## TASK OBJECTIVE:
Resume the account of writing the 300-word entry, starting right after its last sentence.

## READING TEXT:

** Start **

My entry was an even more last-minute, seat-of-the-pants effort than usual (even taking into account that most of my entries have only to be 75 words long), the difference in length being as big, if not a bigger, problem when it comes to counting the number of words in a 300-worder than when writing those words.
Anyway, I had, from the start, the (somewhat blindingly obvious) idea that the story would involve some type of tableau, but then nothing. Nothing. At. All.
Thus it was that, on the evening of January the 31st, I found myself sitting in a concert hall, completely story-free, having just finished listening to the (somewhat strange) Violin Concerto No.1 "Distant Light" by Péteris Vasks. As it was, by then, the interval, I thought I'd read the programme notes on the piece, whose second paragraph began, "Scored for strings, the work is cast in a single span lasting some thirty minutes and unfolds as a series of episodes, by turns contemplative and energetic...."

** End **

## EXCERPTED RECORDS:
** Start **

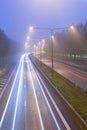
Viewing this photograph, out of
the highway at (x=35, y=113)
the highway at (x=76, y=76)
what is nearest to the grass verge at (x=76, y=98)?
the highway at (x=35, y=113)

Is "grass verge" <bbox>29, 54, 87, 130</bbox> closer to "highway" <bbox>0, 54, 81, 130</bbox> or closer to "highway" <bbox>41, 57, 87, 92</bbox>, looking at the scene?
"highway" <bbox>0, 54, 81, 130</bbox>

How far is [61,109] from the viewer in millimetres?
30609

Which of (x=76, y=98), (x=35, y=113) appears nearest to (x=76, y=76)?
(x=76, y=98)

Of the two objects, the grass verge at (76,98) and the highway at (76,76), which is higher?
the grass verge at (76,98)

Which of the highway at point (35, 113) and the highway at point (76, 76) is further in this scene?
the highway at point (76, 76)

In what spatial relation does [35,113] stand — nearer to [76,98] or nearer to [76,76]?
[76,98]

** End **
** Start **

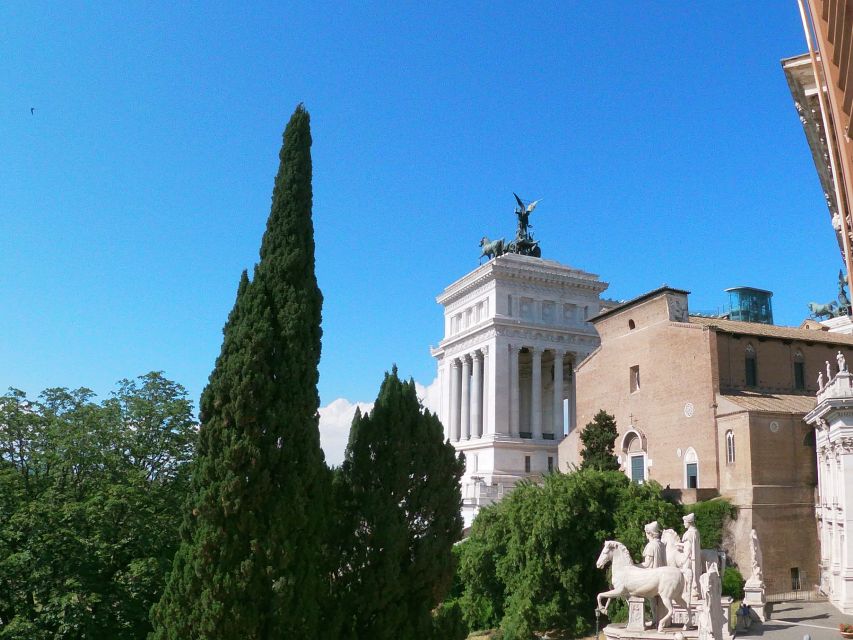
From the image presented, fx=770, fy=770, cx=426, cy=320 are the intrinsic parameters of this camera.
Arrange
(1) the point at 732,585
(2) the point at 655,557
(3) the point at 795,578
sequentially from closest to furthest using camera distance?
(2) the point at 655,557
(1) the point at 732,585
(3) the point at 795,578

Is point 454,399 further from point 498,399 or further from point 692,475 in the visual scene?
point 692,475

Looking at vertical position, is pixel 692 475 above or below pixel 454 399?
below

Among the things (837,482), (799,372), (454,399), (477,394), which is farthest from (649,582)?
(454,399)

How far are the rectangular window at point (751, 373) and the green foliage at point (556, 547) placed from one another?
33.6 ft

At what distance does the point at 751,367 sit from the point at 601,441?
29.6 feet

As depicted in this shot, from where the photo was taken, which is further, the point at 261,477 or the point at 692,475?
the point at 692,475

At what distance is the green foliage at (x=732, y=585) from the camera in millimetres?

** End **
** Start **

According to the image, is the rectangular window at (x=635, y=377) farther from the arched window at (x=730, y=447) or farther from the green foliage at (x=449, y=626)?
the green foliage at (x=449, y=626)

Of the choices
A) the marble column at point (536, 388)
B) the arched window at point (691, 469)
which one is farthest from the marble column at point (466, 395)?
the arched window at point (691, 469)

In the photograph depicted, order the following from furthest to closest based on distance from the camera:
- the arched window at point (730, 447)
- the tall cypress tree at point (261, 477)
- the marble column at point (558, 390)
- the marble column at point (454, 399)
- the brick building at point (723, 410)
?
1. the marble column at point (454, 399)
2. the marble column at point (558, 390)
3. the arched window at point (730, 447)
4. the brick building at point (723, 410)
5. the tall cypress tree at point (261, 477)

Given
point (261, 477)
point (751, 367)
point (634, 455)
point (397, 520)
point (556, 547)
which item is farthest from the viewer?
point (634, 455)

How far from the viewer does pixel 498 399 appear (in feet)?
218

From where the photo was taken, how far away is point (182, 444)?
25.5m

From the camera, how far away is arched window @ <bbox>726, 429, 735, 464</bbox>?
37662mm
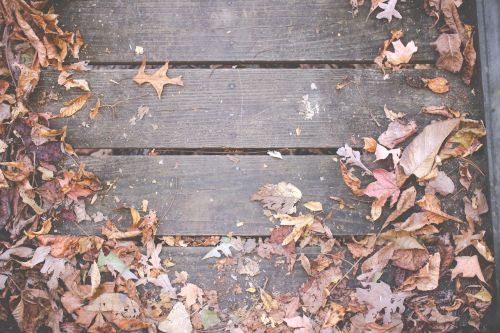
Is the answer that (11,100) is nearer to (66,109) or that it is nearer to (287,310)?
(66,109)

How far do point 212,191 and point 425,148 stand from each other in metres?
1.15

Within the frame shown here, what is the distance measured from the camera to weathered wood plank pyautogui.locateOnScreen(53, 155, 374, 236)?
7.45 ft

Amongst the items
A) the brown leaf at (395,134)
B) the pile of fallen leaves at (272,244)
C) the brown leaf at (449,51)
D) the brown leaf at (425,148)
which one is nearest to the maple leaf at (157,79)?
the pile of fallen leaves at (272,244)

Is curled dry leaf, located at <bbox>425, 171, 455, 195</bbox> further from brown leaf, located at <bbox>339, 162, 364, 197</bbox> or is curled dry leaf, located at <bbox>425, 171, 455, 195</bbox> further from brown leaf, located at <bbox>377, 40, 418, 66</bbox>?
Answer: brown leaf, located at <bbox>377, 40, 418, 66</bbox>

** End **

## EXERCISE RESULT:
For some reason, both the idea of a partitioned story and (though less clear to me at that instant) the idea of different speeds somehow being involved stuck. I didn't really have much more than that with which to work. It didn't help that the concert (in a series of them that usually end at 21:30) only finished just before 22:00 (with the final piece, Shostakovich's 15th Symphony, not being one during which it's easy to invoke one's "literary" muse, if one has one at all). And then I had to drive home.
Thankfully, the mid-1980s memory of being led, as part of a tour, through a palace in Vienna** popped into my head, providing me with the apparent "geography" of the location.
One thing I did do that I've never done before was to dictate the story rather than type it. My typing is both poor and slow, and it adds far too much time to the process, even with the spellchecking switched on (although this can, at times, be more of a hindrance than a help). I did this in desperation, but dictating had the unexpected benefit that when just the right word popped into my head (and my mouth), my computer recorded it, so there was not the usual problem of trying to remember it for long enough that it was still*** there when I came to type it. All I had to do, for the first draft, was type in the punctuation as I went along. Of course, the editing had to be done by hand.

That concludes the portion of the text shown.